Retype the lines below exactly, but only those from the line that has "Prevention is Better than Cure" through the line that has "This helps to keep diseases at bay.". Omit every picture.

*** Opening INFORMATION ***

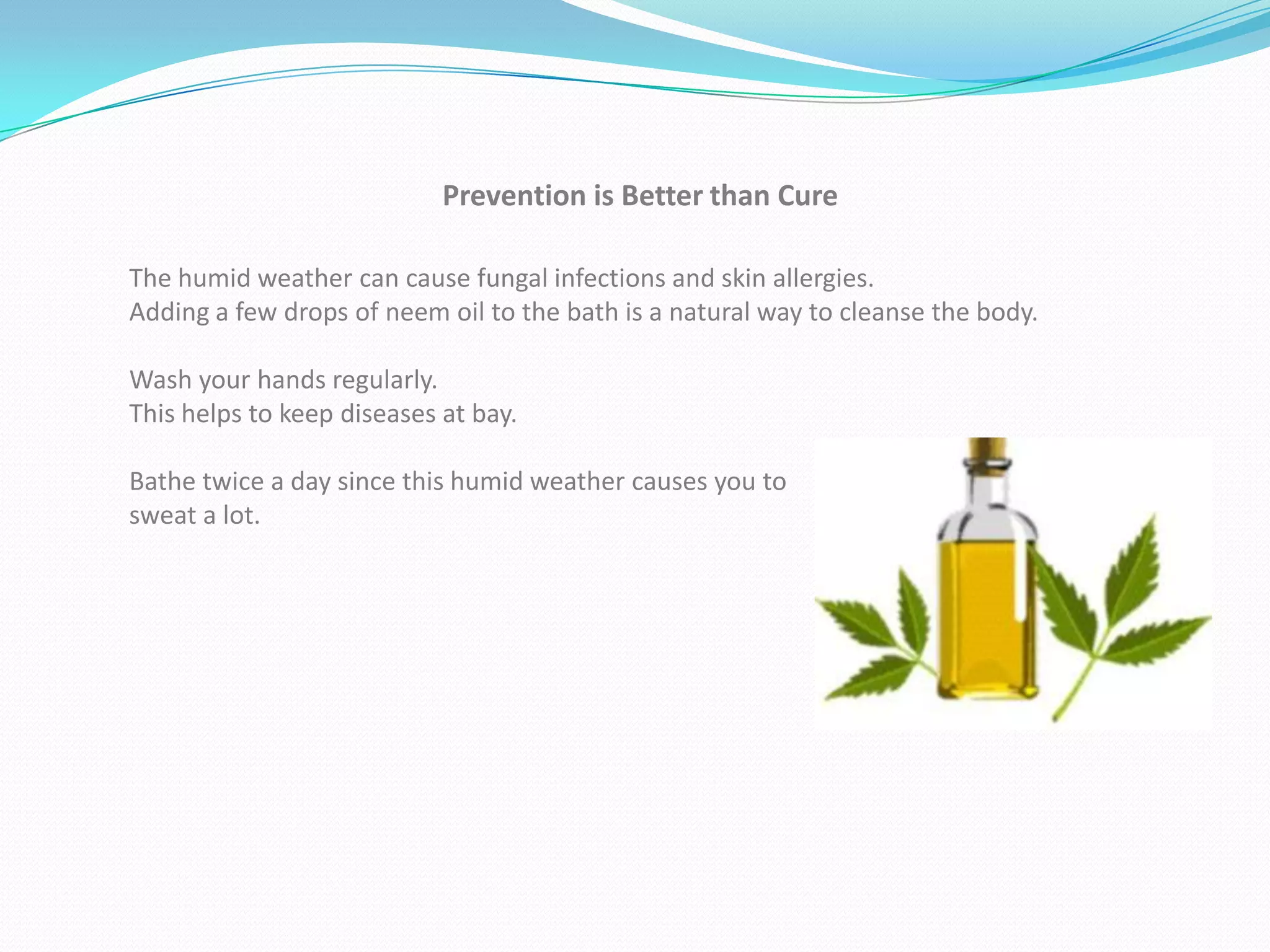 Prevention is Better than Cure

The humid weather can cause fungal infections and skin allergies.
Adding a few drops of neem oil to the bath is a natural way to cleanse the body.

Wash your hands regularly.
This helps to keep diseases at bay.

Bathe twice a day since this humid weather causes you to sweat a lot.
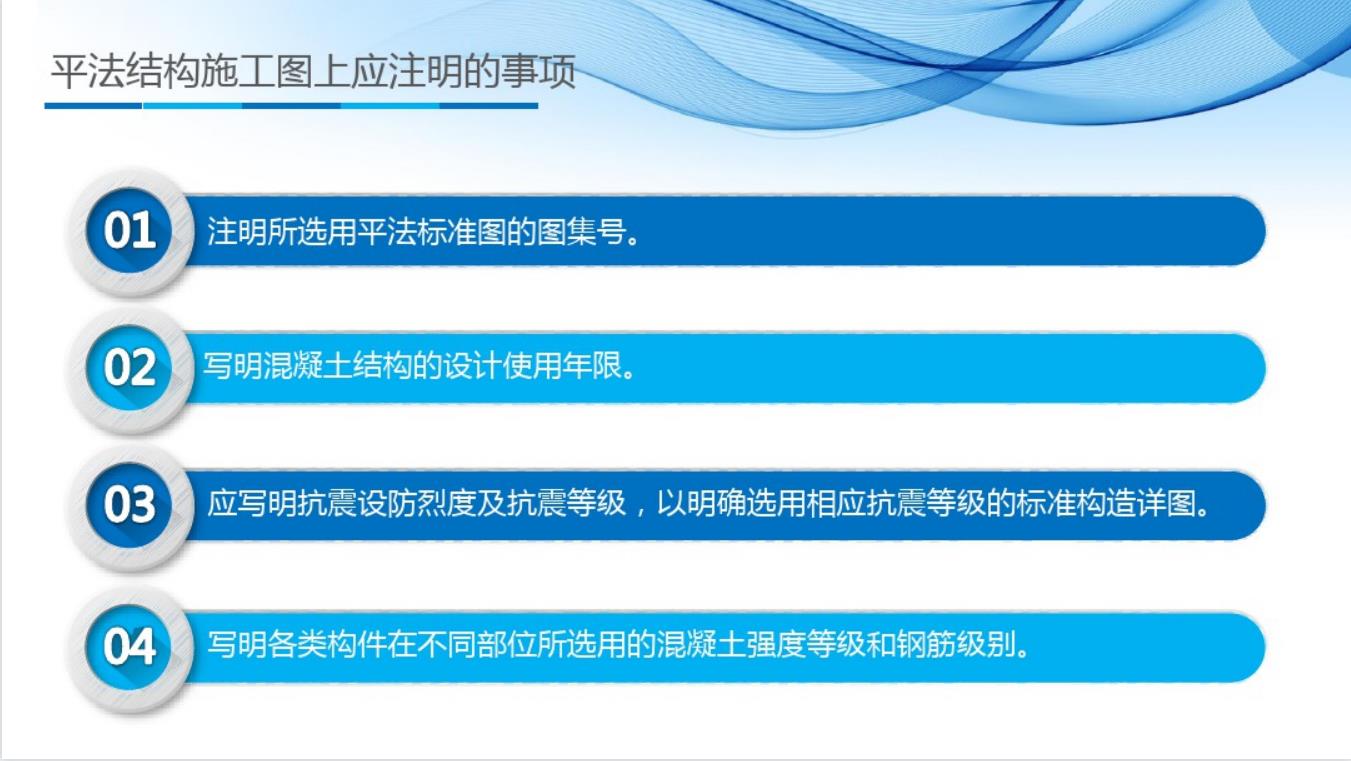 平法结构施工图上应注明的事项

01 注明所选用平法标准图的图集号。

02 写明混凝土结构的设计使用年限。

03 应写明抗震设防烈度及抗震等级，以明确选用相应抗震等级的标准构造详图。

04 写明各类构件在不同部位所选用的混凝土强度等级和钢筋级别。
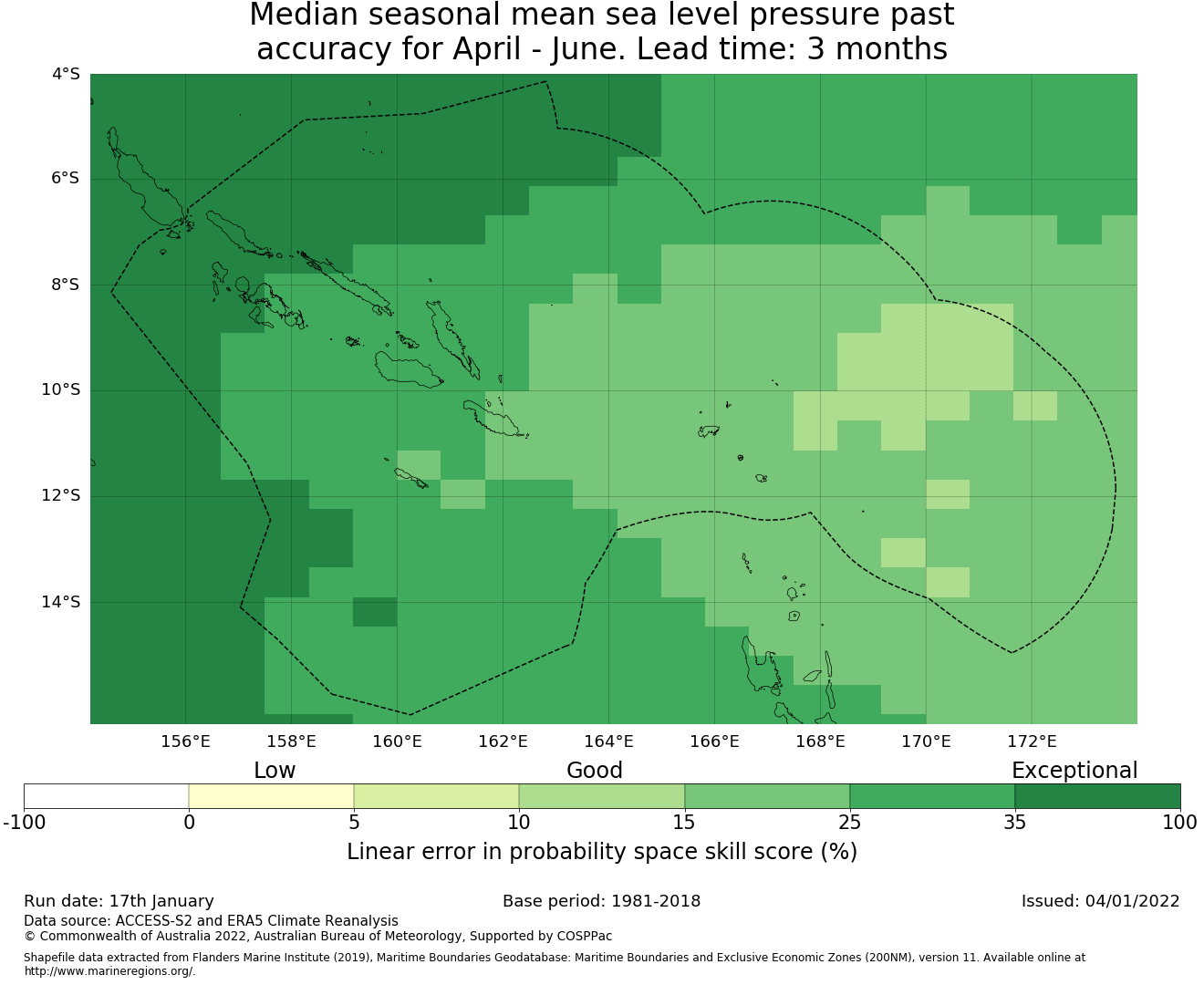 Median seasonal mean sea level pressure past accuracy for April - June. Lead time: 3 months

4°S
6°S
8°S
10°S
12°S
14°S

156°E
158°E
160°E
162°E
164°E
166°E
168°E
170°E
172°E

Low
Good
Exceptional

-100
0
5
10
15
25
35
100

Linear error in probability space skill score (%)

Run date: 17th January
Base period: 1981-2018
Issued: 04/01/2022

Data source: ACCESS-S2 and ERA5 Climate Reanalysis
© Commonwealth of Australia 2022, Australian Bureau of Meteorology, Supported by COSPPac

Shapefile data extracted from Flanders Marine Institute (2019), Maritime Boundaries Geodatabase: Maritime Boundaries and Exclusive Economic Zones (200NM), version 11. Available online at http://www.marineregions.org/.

*** Closing INFORMATION ***
*** Opening INFORMATION ***

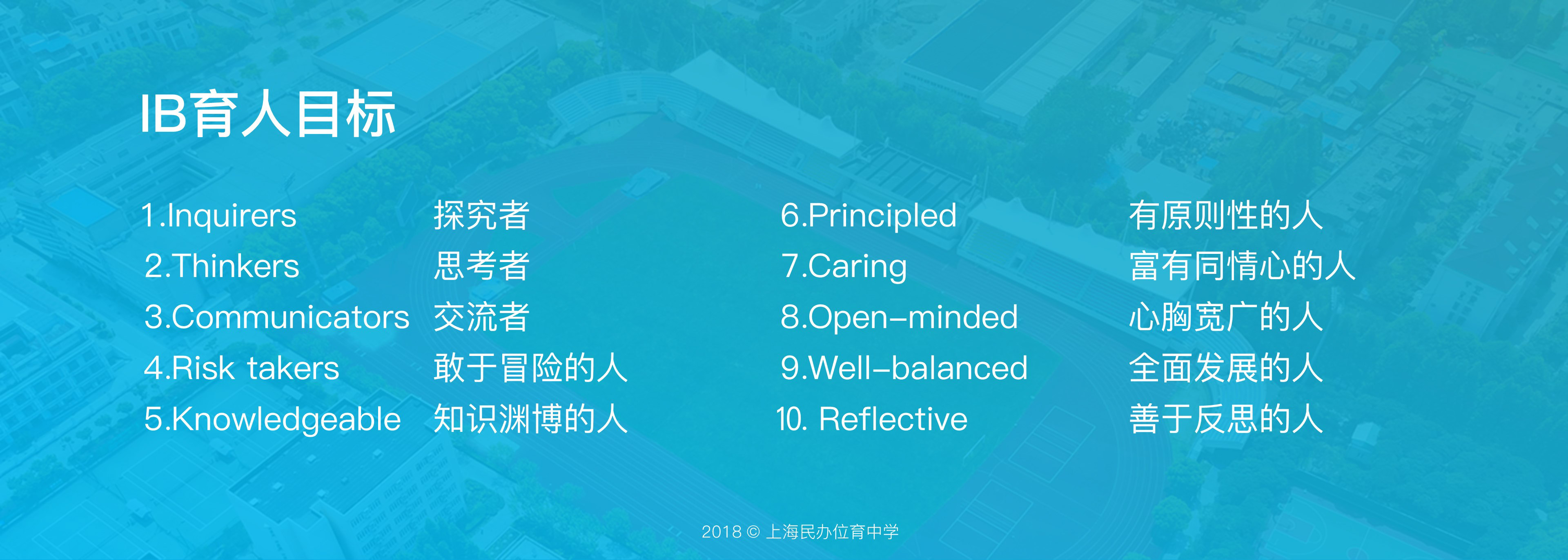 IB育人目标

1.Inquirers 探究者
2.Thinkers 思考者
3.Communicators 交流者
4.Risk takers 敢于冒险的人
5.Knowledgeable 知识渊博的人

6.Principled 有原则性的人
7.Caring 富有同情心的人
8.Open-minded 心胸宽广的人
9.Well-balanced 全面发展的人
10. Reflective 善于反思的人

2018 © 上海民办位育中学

*** Closing INFORMATION ***
*** Opening INFORMATION ***

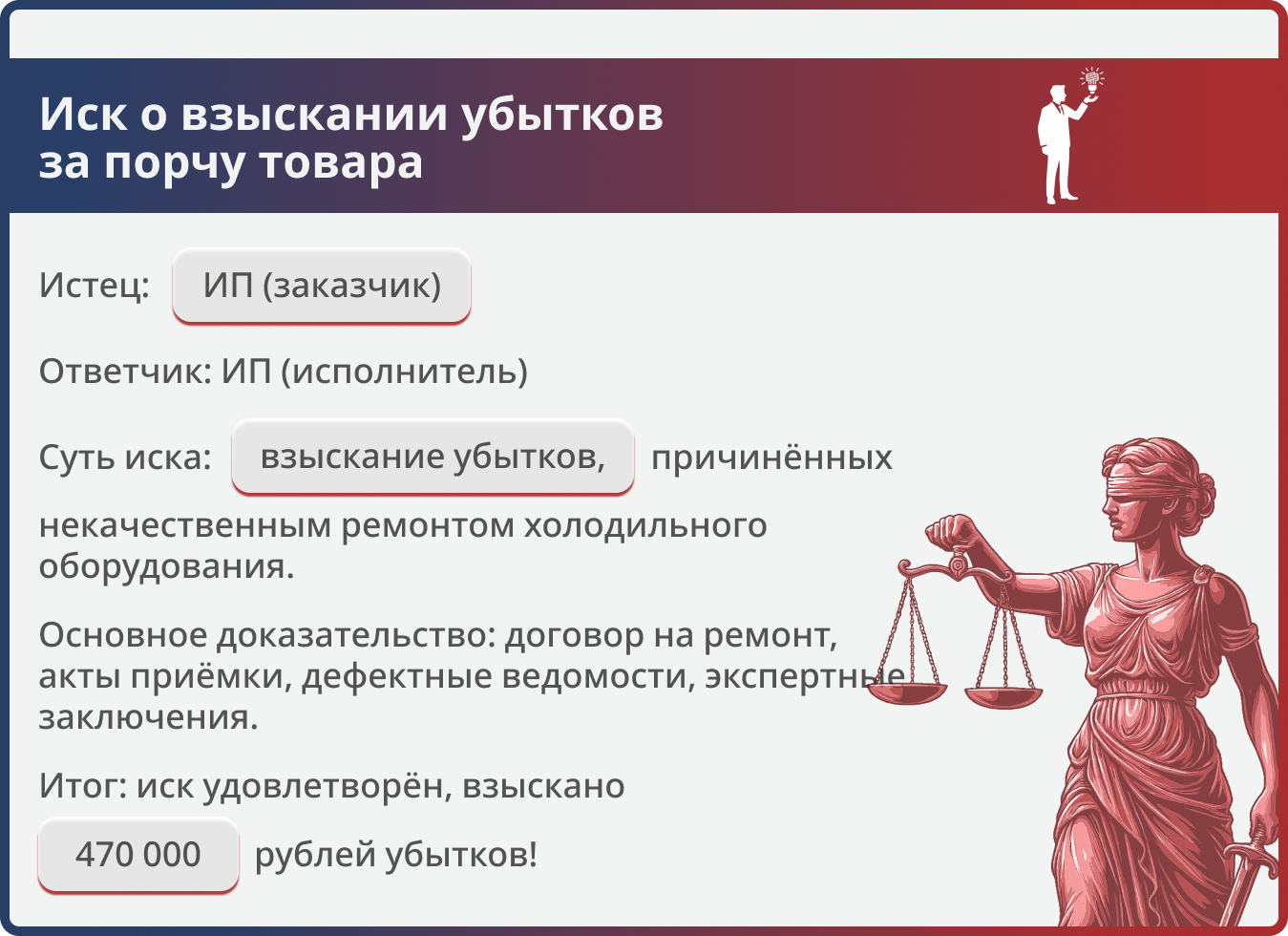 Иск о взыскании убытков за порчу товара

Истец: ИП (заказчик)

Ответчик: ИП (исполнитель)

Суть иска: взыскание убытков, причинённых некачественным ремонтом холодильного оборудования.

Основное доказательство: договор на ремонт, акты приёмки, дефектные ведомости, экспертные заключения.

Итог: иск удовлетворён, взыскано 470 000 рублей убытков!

*** Closing INFORMATION ***

> ANSWER TO THIS PROBLEM:
 Prevention is Better than Cure

The humid weather can cause fungal infections and skin allergies.
Adding a few drops of neem oil to the bath is a natural way to cleanse the body.

Wash your hands regularly.
This helps to keep diseases at bay.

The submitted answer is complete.